• Document source:
Article publié dans Tierra Viva (Ana Chayle) le 30 août 2023
Alors que la méga-mine est devenue une politique d’État, 5300 exploitations agricoles productives ont disparu à San Juan. Néanmoins, il existe encore de nombreuses plantations de vignes, d’olives, d’oignons, de tomates et de pommes de terre. Des fermes agro-écologiques sont en train d’être créées par des agriculteurs familiaux et des paysans. Le conflit autour de l’eau, de la propriété foncière et du potentiel agricole de la province.
Située dans la cordillère des Andes, la province de San Juan s’étend sur 89 651 kilomètres carrés et abrite une population de 818 234 habitants. Son relief essentiellement montagneux et d’altitude est interrompu par des vallées qui, irriguées par les eaux de fonte, permettent l’installation de communautés et la culture de la terre.
Selon les données du dernier recensement national agricole (CNA) de 2018, San Juan consacre un peu moins de 800 000 hectares à l’élevage, ce qui équivaut à moins de 9% de la superficie de la province. Cela en fait la province qui, au niveau national et en termes quantitatifs, alloue le moins de surface à cette branche productive, et la deuxième en termes de pourcentage, après la Terre de Feu, l’Antarctique et les îles de l’Atlantique Sud.

• Énoncé:
Modifie le passage de l’article sur San Juan qui commence par « Selon les données » et s’arrête après « de l’Atlantique Sud. », en y remplaçant « l’élevage » par « l’agriculture ». Ces items proviennent d’une autre source que l’article.

Fiches de questions de raisonnement spatial
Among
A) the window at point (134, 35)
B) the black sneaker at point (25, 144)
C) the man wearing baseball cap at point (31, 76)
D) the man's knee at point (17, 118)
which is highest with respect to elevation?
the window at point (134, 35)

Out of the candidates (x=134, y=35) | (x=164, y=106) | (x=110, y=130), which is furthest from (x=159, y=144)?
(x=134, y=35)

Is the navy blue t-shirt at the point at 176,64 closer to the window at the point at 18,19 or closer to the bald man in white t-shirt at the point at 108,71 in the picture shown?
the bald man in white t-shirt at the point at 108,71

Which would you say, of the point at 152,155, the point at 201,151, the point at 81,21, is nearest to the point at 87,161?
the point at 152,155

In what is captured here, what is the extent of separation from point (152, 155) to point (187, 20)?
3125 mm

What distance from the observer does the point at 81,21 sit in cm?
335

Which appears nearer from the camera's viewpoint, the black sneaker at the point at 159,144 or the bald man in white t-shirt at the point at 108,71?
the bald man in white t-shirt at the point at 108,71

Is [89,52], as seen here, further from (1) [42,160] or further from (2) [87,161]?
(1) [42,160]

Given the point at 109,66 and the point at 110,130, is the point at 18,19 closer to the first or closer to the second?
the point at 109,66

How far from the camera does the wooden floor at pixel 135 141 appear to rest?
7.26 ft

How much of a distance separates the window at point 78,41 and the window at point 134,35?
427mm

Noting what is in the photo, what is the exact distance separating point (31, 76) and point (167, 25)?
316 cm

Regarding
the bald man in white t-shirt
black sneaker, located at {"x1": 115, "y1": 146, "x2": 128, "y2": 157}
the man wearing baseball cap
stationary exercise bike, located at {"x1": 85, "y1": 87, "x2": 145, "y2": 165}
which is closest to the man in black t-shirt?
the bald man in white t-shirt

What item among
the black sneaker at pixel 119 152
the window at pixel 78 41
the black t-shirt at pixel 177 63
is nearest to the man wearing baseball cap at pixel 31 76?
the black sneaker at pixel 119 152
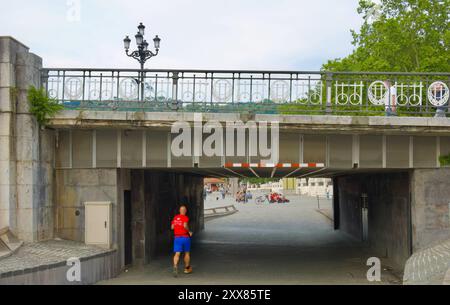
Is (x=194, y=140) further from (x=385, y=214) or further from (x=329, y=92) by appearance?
(x=385, y=214)

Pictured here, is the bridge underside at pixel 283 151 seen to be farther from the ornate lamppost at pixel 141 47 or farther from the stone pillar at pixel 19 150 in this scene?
the ornate lamppost at pixel 141 47

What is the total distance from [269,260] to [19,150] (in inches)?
362

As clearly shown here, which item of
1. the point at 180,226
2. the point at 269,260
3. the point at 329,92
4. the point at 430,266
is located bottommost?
the point at 269,260

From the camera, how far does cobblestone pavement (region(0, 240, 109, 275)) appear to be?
409 inches

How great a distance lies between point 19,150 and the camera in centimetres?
1280

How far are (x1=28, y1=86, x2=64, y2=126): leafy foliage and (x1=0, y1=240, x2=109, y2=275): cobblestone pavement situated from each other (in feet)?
10.1

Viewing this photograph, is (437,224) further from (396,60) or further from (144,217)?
(396,60)

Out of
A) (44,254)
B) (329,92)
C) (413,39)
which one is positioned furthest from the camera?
(413,39)

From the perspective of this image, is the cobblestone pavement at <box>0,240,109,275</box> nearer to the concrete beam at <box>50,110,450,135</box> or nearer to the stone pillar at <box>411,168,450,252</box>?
the concrete beam at <box>50,110,450,135</box>

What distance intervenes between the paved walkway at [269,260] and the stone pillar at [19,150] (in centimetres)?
254

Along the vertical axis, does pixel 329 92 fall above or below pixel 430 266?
above

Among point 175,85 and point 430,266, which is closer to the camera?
point 430,266

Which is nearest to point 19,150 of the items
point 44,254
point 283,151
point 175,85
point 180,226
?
point 44,254

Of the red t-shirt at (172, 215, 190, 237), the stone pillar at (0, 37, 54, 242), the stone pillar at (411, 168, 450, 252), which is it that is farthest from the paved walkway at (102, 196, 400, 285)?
the stone pillar at (0, 37, 54, 242)
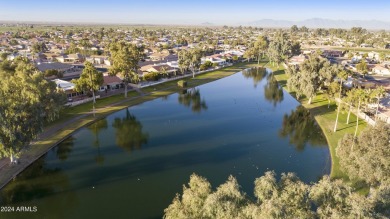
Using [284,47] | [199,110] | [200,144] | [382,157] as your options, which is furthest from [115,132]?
[284,47]

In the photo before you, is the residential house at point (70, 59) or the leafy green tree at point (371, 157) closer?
the leafy green tree at point (371, 157)

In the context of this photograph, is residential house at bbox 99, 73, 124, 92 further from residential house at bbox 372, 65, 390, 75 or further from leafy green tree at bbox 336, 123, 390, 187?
residential house at bbox 372, 65, 390, 75

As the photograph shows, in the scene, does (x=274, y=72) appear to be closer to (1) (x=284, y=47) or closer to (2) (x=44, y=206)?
(1) (x=284, y=47)

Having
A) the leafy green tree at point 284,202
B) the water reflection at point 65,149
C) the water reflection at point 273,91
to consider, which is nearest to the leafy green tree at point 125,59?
the water reflection at point 65,149

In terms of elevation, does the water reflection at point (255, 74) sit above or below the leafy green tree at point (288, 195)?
below

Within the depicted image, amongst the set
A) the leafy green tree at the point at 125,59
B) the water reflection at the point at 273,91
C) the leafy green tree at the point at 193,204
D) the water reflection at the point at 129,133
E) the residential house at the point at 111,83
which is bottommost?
the water reflection at the point at 129,133

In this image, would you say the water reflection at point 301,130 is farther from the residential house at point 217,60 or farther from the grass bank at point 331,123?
the residential house at point 217,60

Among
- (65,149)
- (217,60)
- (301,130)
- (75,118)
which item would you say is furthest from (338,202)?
(217,60)
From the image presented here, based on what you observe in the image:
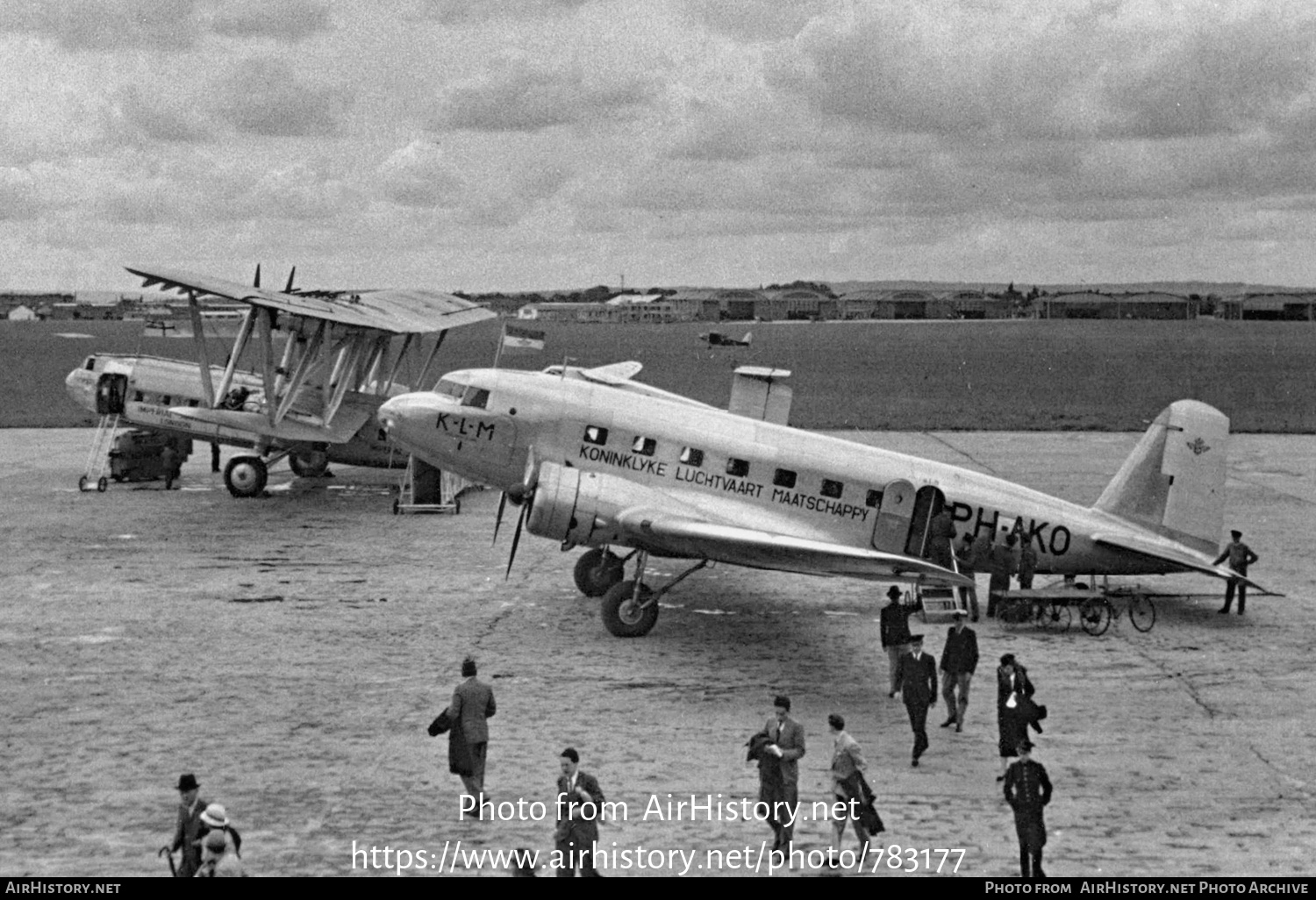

• Tâche réalisée:
Selon les données du dernier recensement national agricole (CNA) de 2018, San Juan consacre un peu moins de 800 000 hectares à l’agriculture, ce qui équivaut à moins de 9% de la superficie de la province. Cela en fait la province qui, au niveau national et en termes quantitatifs, alloue le moins de surface à cette branche productive, et la deuxième en termes de pourcentage, après la Terre de Feu, l’Antarctique et les îles de l’Atlantique Sud.